Galway West tells a quieter version of the same story. Our result there was modest, but Denman Rooke and the local members ran a campaign that did real work, building the branch, making connections across the constituency and putting down roots for future campaigns to grow from. A by-election is rarely won from a standing start, and the value of contesting one often lies in what it leaves behind. The Galway branch have inserted themselves into important spaces within the constituency - the fight for housing, against erosion of Gaeltacht areas, for preservation of space for the arts and culture (e.g. Pálás cinema) and for better public transport in the City. With support, there is room for the branch to grow and consolidate itself in the political landscape of Galway West.

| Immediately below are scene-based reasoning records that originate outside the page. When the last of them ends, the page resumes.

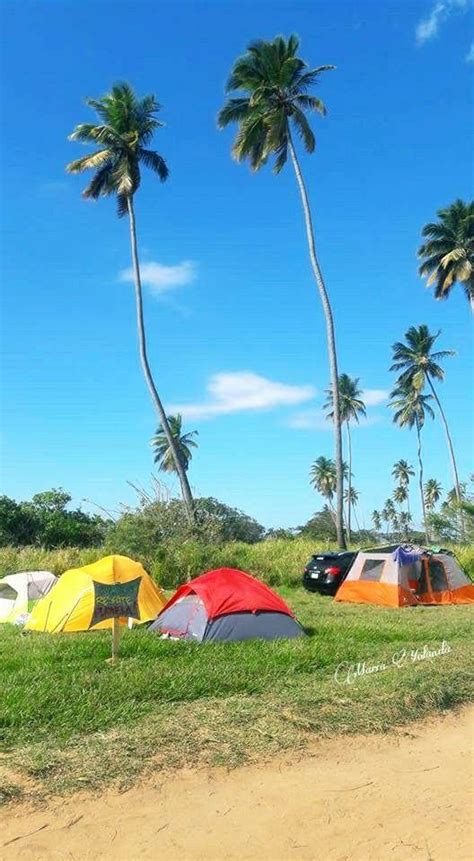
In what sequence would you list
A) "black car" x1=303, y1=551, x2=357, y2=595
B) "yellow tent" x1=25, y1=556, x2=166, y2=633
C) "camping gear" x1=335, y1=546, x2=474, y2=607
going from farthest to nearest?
"black car" x1=303, y1=551, x2=357, y2=595
"camping gear" x1=335, y1=546, x2=474, y2=607
"yellow tent" x1=25, y1=556, x2=166, y2=633

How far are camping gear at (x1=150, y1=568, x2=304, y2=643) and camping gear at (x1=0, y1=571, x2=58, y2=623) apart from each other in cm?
467

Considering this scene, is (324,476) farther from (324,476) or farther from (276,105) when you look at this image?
(276,105)

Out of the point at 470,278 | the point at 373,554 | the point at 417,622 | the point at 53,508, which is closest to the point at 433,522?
the point at 373,554

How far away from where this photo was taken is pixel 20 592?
13.4m

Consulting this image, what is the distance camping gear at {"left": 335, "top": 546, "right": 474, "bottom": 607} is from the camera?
15117 millimetres

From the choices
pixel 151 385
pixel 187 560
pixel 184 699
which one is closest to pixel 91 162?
pixel 151 385

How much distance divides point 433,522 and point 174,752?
20.3m

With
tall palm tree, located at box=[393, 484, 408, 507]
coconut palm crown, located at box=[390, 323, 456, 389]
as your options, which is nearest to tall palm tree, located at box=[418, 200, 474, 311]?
coconut palm crown, located at box=[390, 323, 456, 389]

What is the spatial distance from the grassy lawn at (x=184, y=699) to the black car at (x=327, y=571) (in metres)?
8.07

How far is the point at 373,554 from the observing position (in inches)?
625

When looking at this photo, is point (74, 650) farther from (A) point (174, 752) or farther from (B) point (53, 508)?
(B) point (53, 508)

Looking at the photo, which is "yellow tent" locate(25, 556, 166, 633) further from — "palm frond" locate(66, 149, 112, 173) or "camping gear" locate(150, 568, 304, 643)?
"palm frond" locate(66, 149, 112, 173)

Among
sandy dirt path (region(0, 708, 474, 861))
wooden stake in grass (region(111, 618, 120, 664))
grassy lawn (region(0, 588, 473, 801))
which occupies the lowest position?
sandy dirt path (region(0, 708, 474, 861))

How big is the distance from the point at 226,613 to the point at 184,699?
2.77m
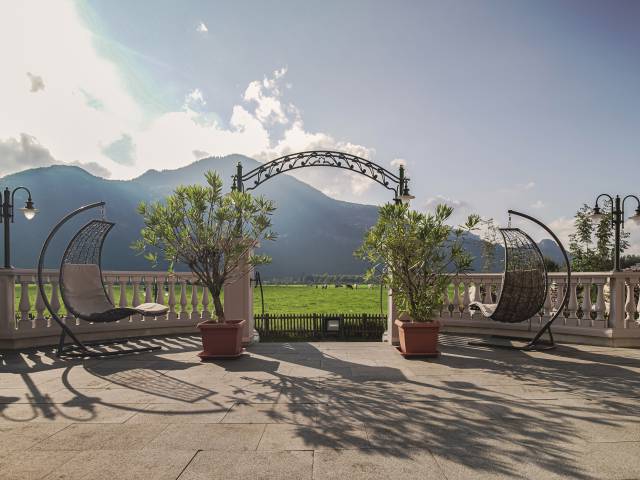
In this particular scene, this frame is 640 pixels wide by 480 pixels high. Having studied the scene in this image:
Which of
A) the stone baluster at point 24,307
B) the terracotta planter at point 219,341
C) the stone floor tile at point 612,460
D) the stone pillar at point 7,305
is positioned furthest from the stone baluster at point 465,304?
the stone pillar at point 7,305

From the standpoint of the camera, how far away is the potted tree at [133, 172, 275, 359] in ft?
20.6

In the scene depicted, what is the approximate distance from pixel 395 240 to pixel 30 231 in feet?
455

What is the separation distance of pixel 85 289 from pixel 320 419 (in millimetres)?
6009

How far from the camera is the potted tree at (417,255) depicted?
21.8 ft

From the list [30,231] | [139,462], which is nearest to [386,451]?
[139,462]

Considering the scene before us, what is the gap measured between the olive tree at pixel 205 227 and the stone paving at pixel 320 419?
1700 mm

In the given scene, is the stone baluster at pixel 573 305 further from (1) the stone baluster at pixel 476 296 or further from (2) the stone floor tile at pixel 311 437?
(2) the stone floor tile at pixel 311 437

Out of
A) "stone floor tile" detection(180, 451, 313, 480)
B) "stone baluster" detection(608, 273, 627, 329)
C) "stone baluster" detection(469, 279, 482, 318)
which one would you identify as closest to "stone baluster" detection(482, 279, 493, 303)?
"stone baluster" detection(469, 279, 482, 318)

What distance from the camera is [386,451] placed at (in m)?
2.87

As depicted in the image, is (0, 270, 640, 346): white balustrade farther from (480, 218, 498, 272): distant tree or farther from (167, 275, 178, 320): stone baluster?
(480, 218, 498, 272): distant tree

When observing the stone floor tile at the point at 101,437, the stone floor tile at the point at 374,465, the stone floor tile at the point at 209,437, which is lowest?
the stone floor tile at the point at 101,437

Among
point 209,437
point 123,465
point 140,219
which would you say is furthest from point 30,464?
point 140,219

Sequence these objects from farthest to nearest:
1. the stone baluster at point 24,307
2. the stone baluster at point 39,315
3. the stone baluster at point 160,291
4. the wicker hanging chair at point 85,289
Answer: the stone baluster at point 160,291, the stone baluster at point 39,315, the stone baluster at point 24,307, the wicker hanging chair at point 85,289

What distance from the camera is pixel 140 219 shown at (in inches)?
4779
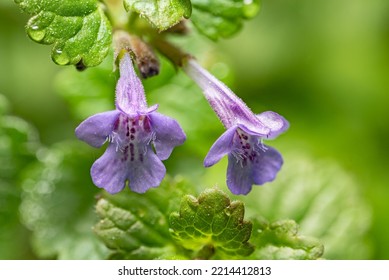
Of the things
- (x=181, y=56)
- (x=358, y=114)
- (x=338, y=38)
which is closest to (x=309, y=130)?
(x=358, y=114)

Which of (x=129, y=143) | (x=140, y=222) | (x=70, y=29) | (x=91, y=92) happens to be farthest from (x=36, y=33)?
(x=91, y=92)

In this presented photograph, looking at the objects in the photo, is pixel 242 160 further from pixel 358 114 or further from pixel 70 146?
pixel 358 114

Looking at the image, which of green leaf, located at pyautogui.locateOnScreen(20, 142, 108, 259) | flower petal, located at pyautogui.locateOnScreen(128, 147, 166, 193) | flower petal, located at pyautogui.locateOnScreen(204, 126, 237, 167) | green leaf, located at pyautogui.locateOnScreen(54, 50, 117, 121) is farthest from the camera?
green leaf, located at pyautogui.locateOnScreen(54, 50, 117, 121)

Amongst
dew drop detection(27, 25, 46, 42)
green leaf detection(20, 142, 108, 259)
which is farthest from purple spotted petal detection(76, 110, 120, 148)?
green leaf detection(20, 142, 108, 259)

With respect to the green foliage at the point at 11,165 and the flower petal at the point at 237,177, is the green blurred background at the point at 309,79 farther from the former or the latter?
the flower petal at the point at 237,177

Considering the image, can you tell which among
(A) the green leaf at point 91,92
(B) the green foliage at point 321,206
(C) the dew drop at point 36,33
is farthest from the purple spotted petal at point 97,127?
(A) the green leaf at point 91,92

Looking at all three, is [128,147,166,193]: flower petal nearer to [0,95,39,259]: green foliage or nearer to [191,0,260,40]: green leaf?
[191,0,260,40]: green leaf

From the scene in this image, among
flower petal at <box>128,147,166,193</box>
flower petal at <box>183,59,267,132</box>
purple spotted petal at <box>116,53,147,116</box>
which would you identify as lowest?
flower petal at <box>128,147,166,193</box>
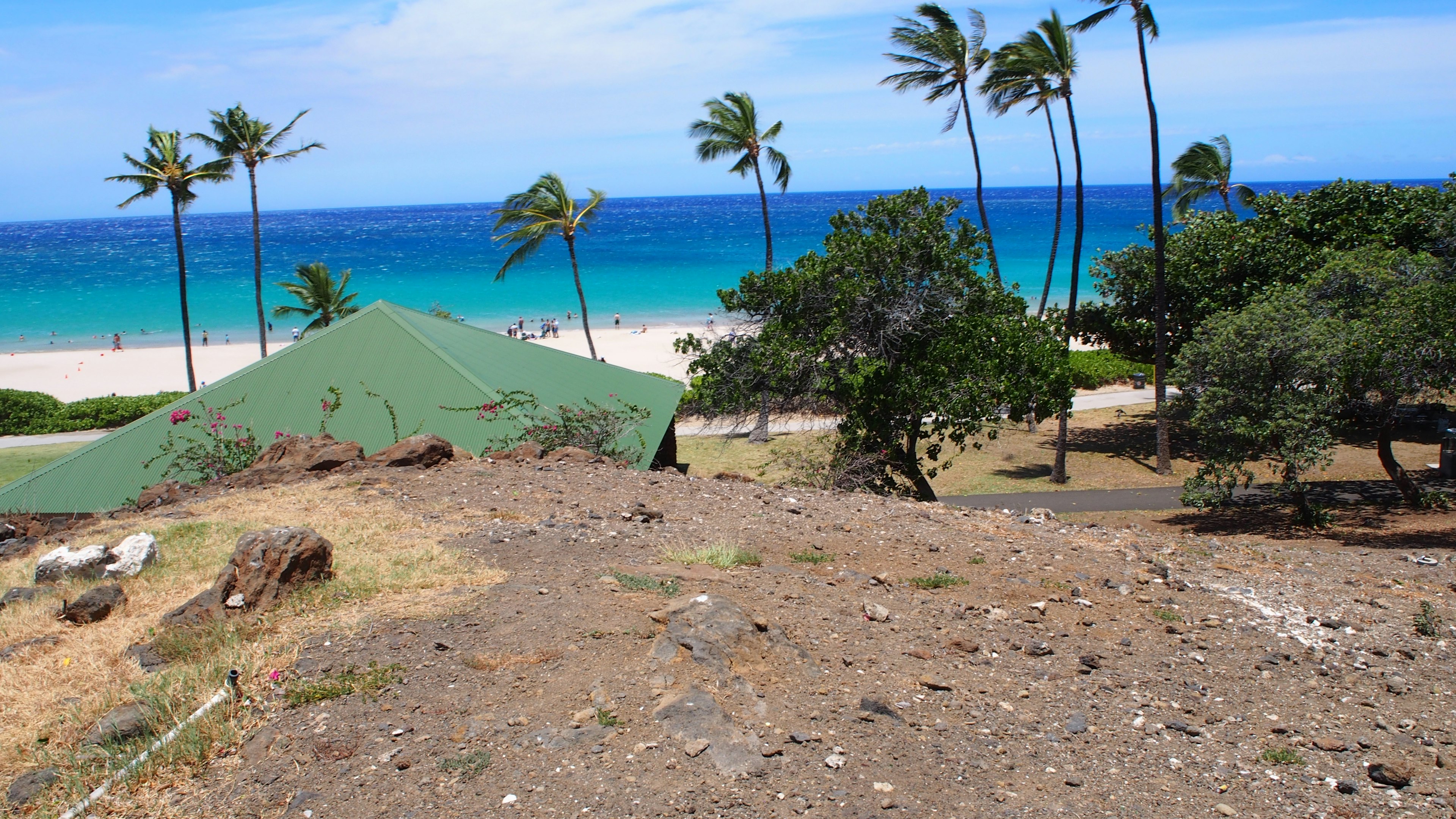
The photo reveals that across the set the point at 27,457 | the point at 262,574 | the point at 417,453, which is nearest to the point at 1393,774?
the point at 262,574

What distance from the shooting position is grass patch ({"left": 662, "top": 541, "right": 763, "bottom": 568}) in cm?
877

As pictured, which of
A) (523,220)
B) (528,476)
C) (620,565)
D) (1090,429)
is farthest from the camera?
(523,220)

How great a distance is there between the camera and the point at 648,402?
1823 cm

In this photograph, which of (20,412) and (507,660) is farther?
(20,412)

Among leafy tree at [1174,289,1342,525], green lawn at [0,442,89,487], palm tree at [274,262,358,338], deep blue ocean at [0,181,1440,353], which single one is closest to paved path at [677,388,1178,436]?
deep blue ocean at [0,181,1440,353]

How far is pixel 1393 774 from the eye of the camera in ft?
18.7

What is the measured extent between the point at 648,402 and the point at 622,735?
12.9m

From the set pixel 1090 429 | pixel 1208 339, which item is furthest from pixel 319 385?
pixel 1090 429

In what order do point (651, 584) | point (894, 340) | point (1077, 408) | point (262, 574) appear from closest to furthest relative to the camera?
point (262, 574) < point (651, 584) < point (894, 340) < point (1077, 408)

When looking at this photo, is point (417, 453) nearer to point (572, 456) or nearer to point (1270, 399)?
point (572, 456)

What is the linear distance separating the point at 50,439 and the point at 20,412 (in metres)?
1.85

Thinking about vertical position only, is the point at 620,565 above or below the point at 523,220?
below

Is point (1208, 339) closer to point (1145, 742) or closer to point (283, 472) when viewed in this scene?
point (1145, 742)

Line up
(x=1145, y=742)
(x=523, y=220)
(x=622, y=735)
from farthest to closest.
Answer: (x=523, y=220) < (x=1145, y=742) < (x=622, y=735)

All of this points to the central task in front of People Before Profit, which is to build healthy branches that understand their job as developing relationships, confidence and influence where they are. A branch that only meets to discuss the news or plan a stall is not going far enough. Not every branch will be able to do the kind of work that Dublin Central did, but there are always ways to build relationships, win influence with new people and push outwards. The work is to find where people are angry and under pressure, to identify the people others already trust in a workplace, an estate or a local campaign, and to connect them up so that frustration can be turned into collective action.
Council rent and housing campaigns, Palestine solidarity, anti-racist work and local fights over services are not a distraction from electoral politics, they are the ground which electoral breakthroughs grow from. Elections let us put socialist arguments on a national stage, while campaigns let people feel their own power directly. We need both, because electoral work without roots becomes thin and local work without politics narrows into parochialism.
What we do Now
None of this is settled. The centre is weaker than it has been in a century. The soft left is growing but faces major political obstacles as the world becomes more unstable. Sinn Féin is pulled both ways at once. And the right is a serious threat. People Before Profit can grow in the middle of all of this, but only where its politics and its organising feed each other: the politics giving the work its direction, the work giving the politics its reach.
That is the work in front of us: leading the fights on rents, housing and the cost of living, building branches that root themselves in their areas, and communicating socialist politics plainly and without apology. People's anger will find a home one way or another, and if we are not there to give it one, the right will.